9月下旬までのIPOが公表されている。ヘラクレス市場での受付が止まっている中でも増加ペースは落ちていない。このIPO企業の増加に大きく寄与してきていたインキュベーターに大企業がある。特定事業のカーブアウト、スピンアウト、支援など形態は様々だが、上場段階で筆頭株主に他企業の存在が確認できる銘柄の比率は低くなかった。
数字で示せば、2002年の場合は30%だった(今暦年との比較上、9月15日までの公開)。2002年をとっているのは、ITバブルが生まれてベンチャービジネスの株式公開ブームが巻き起こり、その時点で上場を目指した企業がIPOしてきたのがこの年ではなかったかと推定されるからだ。

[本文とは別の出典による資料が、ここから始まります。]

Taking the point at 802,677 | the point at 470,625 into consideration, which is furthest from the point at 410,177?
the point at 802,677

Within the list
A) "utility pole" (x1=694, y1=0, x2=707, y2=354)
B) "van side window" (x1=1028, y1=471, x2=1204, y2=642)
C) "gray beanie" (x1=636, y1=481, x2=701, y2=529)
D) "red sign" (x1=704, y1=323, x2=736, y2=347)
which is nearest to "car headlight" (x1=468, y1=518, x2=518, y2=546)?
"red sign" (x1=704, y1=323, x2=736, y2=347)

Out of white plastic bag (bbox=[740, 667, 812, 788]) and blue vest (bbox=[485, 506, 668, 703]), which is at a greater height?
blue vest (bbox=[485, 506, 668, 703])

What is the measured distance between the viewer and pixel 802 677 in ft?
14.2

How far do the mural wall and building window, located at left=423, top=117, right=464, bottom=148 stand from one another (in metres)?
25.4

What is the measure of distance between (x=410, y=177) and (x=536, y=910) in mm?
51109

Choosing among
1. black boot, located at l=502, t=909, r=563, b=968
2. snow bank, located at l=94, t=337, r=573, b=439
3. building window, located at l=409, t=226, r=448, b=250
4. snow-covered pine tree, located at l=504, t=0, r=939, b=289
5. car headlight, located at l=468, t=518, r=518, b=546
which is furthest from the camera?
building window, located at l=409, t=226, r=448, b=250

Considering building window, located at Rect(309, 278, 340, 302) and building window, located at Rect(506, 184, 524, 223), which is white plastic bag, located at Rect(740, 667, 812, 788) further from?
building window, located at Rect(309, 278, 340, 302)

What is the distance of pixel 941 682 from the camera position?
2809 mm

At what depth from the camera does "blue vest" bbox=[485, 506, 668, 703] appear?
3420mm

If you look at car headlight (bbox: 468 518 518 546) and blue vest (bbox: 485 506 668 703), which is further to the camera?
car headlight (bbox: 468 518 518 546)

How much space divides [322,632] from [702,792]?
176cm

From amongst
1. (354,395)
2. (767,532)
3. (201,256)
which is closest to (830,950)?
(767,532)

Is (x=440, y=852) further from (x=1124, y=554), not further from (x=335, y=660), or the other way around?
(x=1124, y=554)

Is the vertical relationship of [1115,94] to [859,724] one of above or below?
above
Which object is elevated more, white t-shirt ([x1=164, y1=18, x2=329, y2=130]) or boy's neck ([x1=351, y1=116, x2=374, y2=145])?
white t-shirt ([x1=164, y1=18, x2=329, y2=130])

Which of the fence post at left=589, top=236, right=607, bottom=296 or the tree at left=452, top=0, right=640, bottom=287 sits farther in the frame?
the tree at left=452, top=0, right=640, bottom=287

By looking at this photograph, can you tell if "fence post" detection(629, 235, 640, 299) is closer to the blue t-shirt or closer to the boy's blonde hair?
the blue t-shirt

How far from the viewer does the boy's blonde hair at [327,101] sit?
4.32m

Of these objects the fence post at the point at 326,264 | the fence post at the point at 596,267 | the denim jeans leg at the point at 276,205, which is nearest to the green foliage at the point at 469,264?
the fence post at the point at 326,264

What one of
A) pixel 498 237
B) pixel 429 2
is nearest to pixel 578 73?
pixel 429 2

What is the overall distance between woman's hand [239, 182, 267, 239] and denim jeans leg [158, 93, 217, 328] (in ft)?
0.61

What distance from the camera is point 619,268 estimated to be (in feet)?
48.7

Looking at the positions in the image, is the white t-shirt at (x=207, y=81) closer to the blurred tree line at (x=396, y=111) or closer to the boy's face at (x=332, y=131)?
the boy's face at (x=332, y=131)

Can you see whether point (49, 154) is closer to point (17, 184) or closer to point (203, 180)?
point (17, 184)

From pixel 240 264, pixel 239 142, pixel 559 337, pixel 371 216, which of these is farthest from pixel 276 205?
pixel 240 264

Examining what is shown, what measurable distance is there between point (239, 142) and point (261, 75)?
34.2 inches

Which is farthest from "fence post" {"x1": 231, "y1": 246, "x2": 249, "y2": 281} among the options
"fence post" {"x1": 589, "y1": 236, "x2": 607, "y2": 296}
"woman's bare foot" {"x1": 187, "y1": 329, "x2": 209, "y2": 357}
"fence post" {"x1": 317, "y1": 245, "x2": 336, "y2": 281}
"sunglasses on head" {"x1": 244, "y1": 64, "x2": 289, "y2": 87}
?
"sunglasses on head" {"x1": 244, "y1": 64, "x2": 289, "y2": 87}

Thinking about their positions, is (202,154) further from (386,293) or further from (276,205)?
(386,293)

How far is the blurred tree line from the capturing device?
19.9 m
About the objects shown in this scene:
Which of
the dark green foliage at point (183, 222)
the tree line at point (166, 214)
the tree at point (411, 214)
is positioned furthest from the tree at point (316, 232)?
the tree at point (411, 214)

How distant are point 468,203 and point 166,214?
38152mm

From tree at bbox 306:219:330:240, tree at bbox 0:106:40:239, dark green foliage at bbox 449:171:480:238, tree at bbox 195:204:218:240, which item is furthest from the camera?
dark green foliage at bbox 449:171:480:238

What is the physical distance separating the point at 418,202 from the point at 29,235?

さて、足元ではどうだろうか。この比率は22%にまで低下してきた。日本の新興市場は大企業子会社の上場による株式供給によって支えられてきたが、この動きが転機を迎えていると考えられる。
転機には二つの意味がある。一つは供給側からの判断だ。大企業にとって、株式公開が本当に戦略的に必要なことなのかどうかが問われ始めているからだ。
企業存続の長期視点を抜きに、資産や利益の分与を求める株主の意見に左右されることなく企業理念を貫くには、株式上場が有害であることはあり得ることだ。こうした考え方を重視する潮流が生まれてきている。
もう一つの転機は投資家側から見た純然たる投資判断によるものだ。2002年と今年上場する(した)子会社の平均像を見ると、子会社企業にはオーナーが創業した企業とは異なる弱点があるからだ。
弱点とは収益構造のことだ。子会社には親会社の知恵と人脈を活用できる営業上の利点がある半面、植民地としての高コスト体質も埋め込まれている。簡単に言えば社長平均年齢が高く、従業員平均年齢が高く、従って平均賃金も高い。
今年の場合で言えば子会社企業の平均賃金は年間で5.68百万円、社長創業企業は5.23百万円。2002年では、この差が2百万円にも達していた。
何よりも、公開1ヵ月後株価が平均して子会社は−8%、社長創業企業は+14%になっている。インキュベーターへの期待が転機だという所以だ。